Write out the lines from the one holding "Lewis Hutcheson - Soundtrack" to the one holding "I Still Care ft. Monay | Boomplay Music", both included, without the pictures.

* **DATASET RECORDS**:
☆ ☆ ☆ ☆ ☆
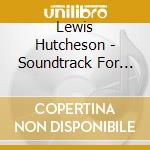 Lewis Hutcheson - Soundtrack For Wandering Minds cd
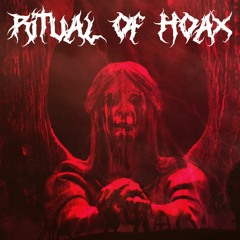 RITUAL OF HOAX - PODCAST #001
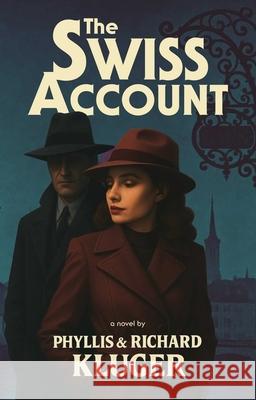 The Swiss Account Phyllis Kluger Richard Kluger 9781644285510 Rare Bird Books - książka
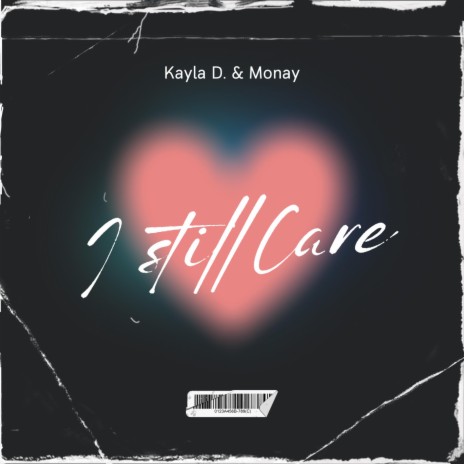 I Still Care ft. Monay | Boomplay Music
☆ ☆ ☆ ☆ ☆
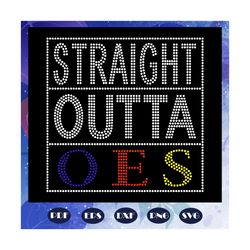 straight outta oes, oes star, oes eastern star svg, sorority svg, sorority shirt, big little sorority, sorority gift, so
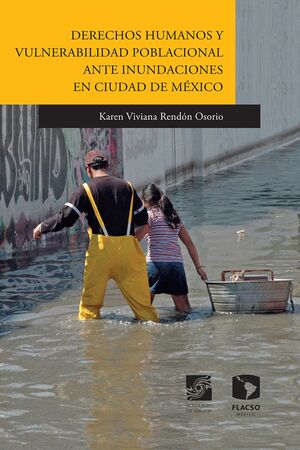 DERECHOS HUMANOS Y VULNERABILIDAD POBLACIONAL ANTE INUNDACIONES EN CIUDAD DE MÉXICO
☆ ☆ ☆ ☆ ☆
* **SOLUTION BELOW**:
 Lewis Hutcheson - Soundtrack For Wandering Minds cd
 RITUAL OF HOAX - PODCAST #001
 The Swiss Account Phyllis Kluger Richard Kluger 9781644285510 Rare Bird Books - książka
 I Still Care ft. Monay | Boomplay Music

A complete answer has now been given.